== Excerpted text ==
========================================

In December 1942 University of Chicago physicists demonstrated that the newly discovered element plutonium could be made using a "pile" of uranium and graphite blocks. Aware that Germany was seeking to develop a weapon of unprecedented scale, the United States government constructed a much larger device called the Graphite Reactor at "X-10", in Bethel Valley, 15 miles southwest of here that became part of the "Manhattan Project". With Nobel Laureates Enrico Fermi and Arthur Compton present, the Graphite Reactor on November 4, 1943 began making isotopes that included the quantities of plutonium urgently needed to design the separation processes for the huge production reactors in Hanford, Washington, that produced the fuel for the second nuclear weapon that helped end Word War II. The Laboratory's first director was Martin Whitaker. Eugene Wigner, who later was awarded the Nobel Prize in physics, became research director in 1946. In 1947 the Army transferred the Manhattan Project facilities to civilian control under the Atomic Energy Commission, ushering in a new research mission for what became known, first as the Clinton National Laboratory, and later as Oak Ridge National Laboratory. The Laboratory's research program grew steadily due in part to mouse biology studies of radiation and Nobel Laureate
Clifford Shull's pioneering work in neutron science. Over the next half-century hundreds of scientific discoveries and inventions at ORNL established the Laboratory as one of the world's great centers of scientific research with unique capabilities in neutron science, nanophase materials, and high-performance computing. Operated today for the Department of Energy, "X-10" has evolved from its wartime role with the Manhattan Project to a modern mission that addresses national scientific challenges in energy, environment, and national security.
Erected in Honor of the Scientists, Engineers, Managers, and Support Staffs Who Built and Operated this Forerunner of the Oak Ridge National Laboratory By UT-Battelle, June 2005.

========================================

== Material shown ==

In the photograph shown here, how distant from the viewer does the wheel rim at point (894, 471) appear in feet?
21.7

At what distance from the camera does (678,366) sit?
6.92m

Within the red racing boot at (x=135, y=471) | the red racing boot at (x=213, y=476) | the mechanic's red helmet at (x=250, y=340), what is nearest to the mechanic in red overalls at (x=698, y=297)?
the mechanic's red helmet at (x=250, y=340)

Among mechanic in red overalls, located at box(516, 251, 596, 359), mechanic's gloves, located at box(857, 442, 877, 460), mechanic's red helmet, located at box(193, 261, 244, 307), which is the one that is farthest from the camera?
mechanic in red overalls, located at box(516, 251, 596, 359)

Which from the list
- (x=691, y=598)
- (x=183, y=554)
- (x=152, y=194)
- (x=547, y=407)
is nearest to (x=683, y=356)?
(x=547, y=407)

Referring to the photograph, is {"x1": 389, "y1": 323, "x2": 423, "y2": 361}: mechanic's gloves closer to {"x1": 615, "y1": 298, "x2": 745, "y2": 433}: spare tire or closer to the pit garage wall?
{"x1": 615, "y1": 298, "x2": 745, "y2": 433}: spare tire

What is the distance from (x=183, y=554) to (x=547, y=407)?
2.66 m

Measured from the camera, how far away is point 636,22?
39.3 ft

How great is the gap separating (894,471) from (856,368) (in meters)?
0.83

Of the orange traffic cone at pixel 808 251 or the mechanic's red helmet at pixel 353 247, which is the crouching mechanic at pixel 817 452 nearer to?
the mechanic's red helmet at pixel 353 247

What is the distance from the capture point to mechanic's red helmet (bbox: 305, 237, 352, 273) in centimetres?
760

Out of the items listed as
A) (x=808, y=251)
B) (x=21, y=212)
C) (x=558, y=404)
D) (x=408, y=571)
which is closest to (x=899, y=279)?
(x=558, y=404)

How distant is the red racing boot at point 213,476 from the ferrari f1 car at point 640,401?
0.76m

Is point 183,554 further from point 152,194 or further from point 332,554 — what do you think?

========================================

== Required tasks ==
• a. Do these statements agree with the Oak Ridge text? For each, answer yes or no and quote the deciding words. (i) The Graphite Reactor began making isotopes on November 4, 1943. (ii) Eugene Wigner was the Laboratory's first director. (iii) In 1947 the Manhattan Project facilities passed to civilian control under the Atomic Energy Commission.
• b. List every person named in the Oak Ridge text.
Answer from the Oak Ridge text alone.

== List of answers ==
• a.
(i) Yes: "the Graphite Reactor on November 4, 1943 began making isotopes"
(ii) No: "The Laboratory's first director was Martin Whitaker."
(iii) Yes: "In 1947 the Army transferred the Manhattan Project facilities to civilian control under the Atomic Energy Commission"

• b. Enrico Fermi, Arthur Compton, Martin Whitaker, Eugene Wigner, Clifford Shull